Task brief -
Give back every entry, exactly as written.
========
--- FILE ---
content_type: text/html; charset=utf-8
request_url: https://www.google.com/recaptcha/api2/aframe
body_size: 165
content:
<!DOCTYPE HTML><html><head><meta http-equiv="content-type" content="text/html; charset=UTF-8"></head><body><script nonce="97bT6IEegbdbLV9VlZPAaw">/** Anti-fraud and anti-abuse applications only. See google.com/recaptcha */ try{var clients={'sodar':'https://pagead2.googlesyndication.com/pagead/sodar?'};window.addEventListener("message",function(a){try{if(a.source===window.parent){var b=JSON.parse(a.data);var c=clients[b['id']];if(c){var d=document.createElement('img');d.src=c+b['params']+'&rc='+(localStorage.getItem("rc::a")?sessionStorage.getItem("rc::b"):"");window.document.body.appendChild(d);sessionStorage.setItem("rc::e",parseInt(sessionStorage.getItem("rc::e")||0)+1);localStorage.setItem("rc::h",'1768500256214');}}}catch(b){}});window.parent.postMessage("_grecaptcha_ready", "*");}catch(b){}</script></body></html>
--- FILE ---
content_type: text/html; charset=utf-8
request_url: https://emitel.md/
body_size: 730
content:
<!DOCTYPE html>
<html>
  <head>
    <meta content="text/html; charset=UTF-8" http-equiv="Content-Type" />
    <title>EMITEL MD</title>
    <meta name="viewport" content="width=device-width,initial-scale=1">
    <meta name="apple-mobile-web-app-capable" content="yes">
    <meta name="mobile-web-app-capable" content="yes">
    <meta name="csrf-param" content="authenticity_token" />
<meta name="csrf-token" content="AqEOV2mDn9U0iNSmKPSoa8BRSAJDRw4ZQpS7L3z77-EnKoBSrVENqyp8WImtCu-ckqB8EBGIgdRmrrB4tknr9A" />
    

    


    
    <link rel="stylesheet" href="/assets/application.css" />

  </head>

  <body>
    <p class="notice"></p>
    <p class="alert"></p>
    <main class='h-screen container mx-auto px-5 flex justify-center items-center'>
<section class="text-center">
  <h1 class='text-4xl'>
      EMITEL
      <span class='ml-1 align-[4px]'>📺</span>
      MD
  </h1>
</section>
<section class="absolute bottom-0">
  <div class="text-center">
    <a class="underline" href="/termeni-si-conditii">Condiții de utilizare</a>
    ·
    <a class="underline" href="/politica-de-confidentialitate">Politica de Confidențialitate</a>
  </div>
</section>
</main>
========
Task result -
--- FILE ---
content_type: text/html; charset=utf-8
request_url: https://www.google.com/recaptcha/api2/aframe
body_size: 165
content:
<!DOCTYPE HTML><html><head><meta http-equiv="content-type" content="text/html; charset=UTF-8"></head><body><script nonce="97bT6IEegbdbLV9VlZPAaw">/** Anti-fraud and anti-abuse applications only. See google.com/recaptcha */ try{var clients={'sodar':'https://pagead2.googlesyndication.com/pagead/sodar?'};window.addEventListener("message",function(a){try{if(a.source===window.parent){var b=JSON.parse(a.data);var c=clients[b['id']];if(c){var d=document.createElement('img');d.src=c+b['params']+'&rc='+(localStorage.getItem("rc::a")?sessionStorage.getItem("rc::b"):"");window.document.body.appendChild(d);sessionStorage.setItem("rc::e",parseInt(sessionStorage.getItem("rc::e")||0)+1);localStorage.setItem("rc::h",'1768500256214');}}}catch(b){}});window.parent.postMessage("_grecaptcha_ready", "*");}catch(b){}</script></body></html>
--- FILE ---
content_type: text/html; charset=utf-8
request_url: https://emitel.md/
body_size: 730
content:
<!DOCTYPE html>
<html>
  <head>
    <meta content="text/html; charset=UTF-8" http-equiv="Content-Type" />
    <title>EMITEL MD</title>
    <meta name="viewport" content="width=device-width,initial-scale=1">
    <meta name="apple-mobile-web-app-capable" content="yes">
    <meta name="mobile-web-app-capable" content="yes">
    <meta name="csrf-param" content="authenticity_token" />
<meta name="csrf-token" content="AqEOV2mDn9U0iNSmKPSoa8BRSAJDRw4ZQpS7L3z77-EnKoBSrVENqyp8WImtCu-ckqB8EBGIgdRmrrB4tknr9A" />
    

    


    
    <link rel="stylesheet" href="/assets/application.css" />

  </head>

  <body>
    <p class="notice"></p>
    <p class="alert"></p>
    <main class='h-screen container mx-auto px-5 flex justify-center items-center'>
<section class="text-center">
  <h1 class='text-4xl'>
      EMITEL
      <span class='ml-1 align-[4px]'>📺</span>
      MD
  </h1>
</section>
<section class="absolute bottom-0">
  <div class="text-center">
    <a class="underline" href="/termeni-si-conditii">Condiții de utilizare</a>
    ·
    <a class="underline" href="/politica-de-confidentialitate">Politica de Confidențialitate</a>
  </div>
</section>
</main>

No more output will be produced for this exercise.